雨上がり、また想いだせるように。




「初めは新しいことが覚えられなくなる。そして、次第に過去のことも忘れていき、記憶のつじつまを合わせるがために作り話をし、自分に置かれた状態が分からなくなっていく。最後は意欲がなくって昏睡状態になってしまう。昏睡状態を防ぐ方法は飲酒量を減らすこと。でも、それを前野は出来ない」



触れられなくてもいい。肩にそっと手を置くようにしてみる。


ストレスや孤独感から逃げるためにお酒を飲む。その方法は前野さんにとって、逃げる手段。だけど、それが逆に彼の身体をむしばんでいく。


前野さんの姿が薄くなって消えていく。


次に見た、前野さんは病院のベッドの上にいた。


何かをするわけでもなく、ただただぼんやりと天井を眺めている。その姿からは何を考えているのかさえ、想像することが出来ない。

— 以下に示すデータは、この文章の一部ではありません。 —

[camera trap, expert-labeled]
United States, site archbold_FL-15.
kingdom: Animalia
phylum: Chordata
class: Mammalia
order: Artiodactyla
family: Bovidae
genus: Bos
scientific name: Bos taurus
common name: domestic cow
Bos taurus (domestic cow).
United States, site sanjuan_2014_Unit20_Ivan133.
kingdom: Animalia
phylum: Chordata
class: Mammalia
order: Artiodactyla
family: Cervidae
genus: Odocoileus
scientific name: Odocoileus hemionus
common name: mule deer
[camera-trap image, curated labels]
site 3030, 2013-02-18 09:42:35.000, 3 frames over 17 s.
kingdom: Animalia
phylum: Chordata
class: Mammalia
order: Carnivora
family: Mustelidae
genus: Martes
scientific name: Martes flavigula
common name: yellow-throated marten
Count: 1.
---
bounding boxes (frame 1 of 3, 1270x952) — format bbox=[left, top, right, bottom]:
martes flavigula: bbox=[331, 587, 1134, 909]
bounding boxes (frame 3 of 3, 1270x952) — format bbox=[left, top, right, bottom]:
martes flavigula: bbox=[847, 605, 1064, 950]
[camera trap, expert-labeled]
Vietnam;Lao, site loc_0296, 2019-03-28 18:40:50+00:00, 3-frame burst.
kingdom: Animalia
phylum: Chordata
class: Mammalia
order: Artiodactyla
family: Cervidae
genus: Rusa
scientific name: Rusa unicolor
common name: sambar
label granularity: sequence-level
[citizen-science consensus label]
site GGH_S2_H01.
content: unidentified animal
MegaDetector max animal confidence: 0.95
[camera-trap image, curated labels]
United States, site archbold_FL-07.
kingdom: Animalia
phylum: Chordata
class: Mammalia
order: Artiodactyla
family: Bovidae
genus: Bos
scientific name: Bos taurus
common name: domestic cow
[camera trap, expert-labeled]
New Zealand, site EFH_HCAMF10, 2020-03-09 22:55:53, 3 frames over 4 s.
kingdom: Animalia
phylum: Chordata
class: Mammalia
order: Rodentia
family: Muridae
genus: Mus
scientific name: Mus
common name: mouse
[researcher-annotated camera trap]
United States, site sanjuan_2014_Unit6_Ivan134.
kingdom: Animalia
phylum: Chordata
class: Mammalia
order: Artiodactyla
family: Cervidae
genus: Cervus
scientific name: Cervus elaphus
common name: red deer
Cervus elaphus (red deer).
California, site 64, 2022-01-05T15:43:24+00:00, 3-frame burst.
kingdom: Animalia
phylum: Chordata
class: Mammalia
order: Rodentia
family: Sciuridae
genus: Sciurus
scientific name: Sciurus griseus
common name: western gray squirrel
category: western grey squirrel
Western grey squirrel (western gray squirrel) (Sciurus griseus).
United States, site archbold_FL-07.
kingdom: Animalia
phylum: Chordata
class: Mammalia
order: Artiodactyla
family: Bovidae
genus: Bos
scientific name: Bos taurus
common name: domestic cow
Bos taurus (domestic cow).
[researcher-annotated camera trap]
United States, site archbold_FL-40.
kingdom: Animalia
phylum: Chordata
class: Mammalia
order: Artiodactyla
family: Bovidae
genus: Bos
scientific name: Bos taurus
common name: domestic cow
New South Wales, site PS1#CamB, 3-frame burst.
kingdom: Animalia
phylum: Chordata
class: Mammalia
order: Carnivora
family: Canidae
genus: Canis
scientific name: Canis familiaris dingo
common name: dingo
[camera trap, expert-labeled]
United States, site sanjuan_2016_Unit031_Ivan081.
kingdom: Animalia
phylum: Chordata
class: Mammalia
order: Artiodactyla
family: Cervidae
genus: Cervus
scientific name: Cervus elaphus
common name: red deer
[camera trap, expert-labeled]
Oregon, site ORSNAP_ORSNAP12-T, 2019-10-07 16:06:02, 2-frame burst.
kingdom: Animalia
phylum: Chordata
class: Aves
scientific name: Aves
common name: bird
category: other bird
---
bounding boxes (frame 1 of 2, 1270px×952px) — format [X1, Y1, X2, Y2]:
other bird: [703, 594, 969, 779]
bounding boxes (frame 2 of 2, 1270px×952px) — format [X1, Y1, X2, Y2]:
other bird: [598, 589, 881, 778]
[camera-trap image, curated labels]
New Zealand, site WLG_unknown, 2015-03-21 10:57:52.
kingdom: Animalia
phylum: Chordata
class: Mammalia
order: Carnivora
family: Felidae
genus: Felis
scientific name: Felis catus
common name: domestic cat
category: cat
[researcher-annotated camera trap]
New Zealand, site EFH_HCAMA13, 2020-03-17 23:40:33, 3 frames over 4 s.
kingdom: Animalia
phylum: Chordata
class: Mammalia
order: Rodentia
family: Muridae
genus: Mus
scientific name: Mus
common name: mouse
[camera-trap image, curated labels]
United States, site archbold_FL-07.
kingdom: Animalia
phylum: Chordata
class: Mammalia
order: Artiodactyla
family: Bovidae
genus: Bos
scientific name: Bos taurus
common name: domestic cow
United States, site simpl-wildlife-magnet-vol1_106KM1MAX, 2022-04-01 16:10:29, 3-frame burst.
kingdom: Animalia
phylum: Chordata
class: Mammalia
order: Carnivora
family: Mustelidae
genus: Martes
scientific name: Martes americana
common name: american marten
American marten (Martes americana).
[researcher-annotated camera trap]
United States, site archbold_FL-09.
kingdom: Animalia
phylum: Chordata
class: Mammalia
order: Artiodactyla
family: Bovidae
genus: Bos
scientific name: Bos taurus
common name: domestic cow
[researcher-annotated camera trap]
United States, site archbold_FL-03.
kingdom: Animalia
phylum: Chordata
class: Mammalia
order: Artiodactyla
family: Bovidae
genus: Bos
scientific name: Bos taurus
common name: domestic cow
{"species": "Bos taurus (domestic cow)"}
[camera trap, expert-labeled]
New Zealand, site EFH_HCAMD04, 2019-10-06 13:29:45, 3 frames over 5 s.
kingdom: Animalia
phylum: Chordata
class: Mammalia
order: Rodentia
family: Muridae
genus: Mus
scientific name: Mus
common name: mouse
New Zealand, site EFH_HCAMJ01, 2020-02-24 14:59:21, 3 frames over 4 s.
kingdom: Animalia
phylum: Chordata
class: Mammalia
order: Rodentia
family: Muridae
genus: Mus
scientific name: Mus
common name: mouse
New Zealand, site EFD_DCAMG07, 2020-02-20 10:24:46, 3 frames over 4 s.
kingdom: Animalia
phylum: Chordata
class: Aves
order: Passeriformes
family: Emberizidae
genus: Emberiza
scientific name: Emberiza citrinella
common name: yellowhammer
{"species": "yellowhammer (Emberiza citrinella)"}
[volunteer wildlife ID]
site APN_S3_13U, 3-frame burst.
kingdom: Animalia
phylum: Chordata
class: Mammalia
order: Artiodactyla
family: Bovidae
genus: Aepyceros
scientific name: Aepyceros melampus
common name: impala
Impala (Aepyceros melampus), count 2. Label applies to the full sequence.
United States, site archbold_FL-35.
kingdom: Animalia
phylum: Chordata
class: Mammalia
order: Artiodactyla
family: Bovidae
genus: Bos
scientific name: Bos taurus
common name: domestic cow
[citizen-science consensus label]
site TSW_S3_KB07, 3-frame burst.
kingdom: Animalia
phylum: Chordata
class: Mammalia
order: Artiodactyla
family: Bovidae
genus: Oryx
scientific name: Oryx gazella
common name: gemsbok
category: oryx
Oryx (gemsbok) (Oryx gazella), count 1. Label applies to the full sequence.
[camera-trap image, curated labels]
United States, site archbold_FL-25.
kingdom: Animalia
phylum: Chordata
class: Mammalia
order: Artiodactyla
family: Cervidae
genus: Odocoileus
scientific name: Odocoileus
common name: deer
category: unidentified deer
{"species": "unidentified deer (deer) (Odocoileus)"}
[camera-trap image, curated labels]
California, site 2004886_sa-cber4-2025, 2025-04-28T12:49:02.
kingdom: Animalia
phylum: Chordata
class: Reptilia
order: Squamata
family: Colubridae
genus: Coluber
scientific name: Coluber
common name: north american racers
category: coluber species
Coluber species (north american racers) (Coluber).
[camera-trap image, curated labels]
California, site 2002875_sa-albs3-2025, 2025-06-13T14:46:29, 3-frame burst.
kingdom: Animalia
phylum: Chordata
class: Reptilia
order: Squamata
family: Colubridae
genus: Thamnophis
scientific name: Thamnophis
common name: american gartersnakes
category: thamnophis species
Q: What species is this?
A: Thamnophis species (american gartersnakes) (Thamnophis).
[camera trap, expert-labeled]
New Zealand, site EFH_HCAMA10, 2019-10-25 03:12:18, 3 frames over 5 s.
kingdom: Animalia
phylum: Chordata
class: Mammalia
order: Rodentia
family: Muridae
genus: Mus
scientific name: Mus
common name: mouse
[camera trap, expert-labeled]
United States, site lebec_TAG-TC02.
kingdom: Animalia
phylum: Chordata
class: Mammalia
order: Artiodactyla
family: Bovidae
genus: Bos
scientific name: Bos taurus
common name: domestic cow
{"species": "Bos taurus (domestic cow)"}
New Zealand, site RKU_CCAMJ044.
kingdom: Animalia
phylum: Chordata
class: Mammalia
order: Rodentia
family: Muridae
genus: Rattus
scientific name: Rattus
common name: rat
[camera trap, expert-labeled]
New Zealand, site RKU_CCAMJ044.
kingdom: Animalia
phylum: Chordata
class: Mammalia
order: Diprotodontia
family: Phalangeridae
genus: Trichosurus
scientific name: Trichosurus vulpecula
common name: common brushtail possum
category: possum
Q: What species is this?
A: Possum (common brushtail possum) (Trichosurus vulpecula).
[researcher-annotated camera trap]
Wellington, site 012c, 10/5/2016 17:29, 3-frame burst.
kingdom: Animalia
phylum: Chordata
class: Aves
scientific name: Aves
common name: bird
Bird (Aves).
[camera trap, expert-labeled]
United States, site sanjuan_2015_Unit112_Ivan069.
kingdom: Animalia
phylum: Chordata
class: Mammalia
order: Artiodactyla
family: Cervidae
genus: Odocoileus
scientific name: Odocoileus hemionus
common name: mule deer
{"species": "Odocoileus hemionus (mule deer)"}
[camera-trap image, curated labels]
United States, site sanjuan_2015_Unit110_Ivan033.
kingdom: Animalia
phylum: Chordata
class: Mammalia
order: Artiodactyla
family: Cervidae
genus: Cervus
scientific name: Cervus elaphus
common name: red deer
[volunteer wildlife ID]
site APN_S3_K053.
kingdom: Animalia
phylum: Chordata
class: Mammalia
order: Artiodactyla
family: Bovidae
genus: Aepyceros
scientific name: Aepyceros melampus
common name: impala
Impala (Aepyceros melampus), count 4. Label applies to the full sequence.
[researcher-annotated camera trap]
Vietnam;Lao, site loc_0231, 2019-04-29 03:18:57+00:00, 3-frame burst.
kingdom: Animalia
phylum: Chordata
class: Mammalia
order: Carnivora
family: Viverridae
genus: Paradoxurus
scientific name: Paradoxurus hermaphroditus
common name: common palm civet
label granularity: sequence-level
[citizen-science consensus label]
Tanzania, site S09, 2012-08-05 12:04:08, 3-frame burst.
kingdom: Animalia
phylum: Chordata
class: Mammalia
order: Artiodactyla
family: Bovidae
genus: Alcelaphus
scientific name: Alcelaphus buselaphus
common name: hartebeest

前野さんのぼんやりとした目がどんどん閉じていく。その瞬間、場面が切り替わり、私達は霧の中へいた。


今横にいる黒い男の人が前野さんに尋ねる。



『前野安里、あなたの欲しい物、願いは?』



そして、小さな声で前野さんはこたえた。



『……過去に戻りたい』と。



でも、どうして前野さんは“過去に戻りたい”と願ったのに、過去ではなくて夢の世界に居るのだろう?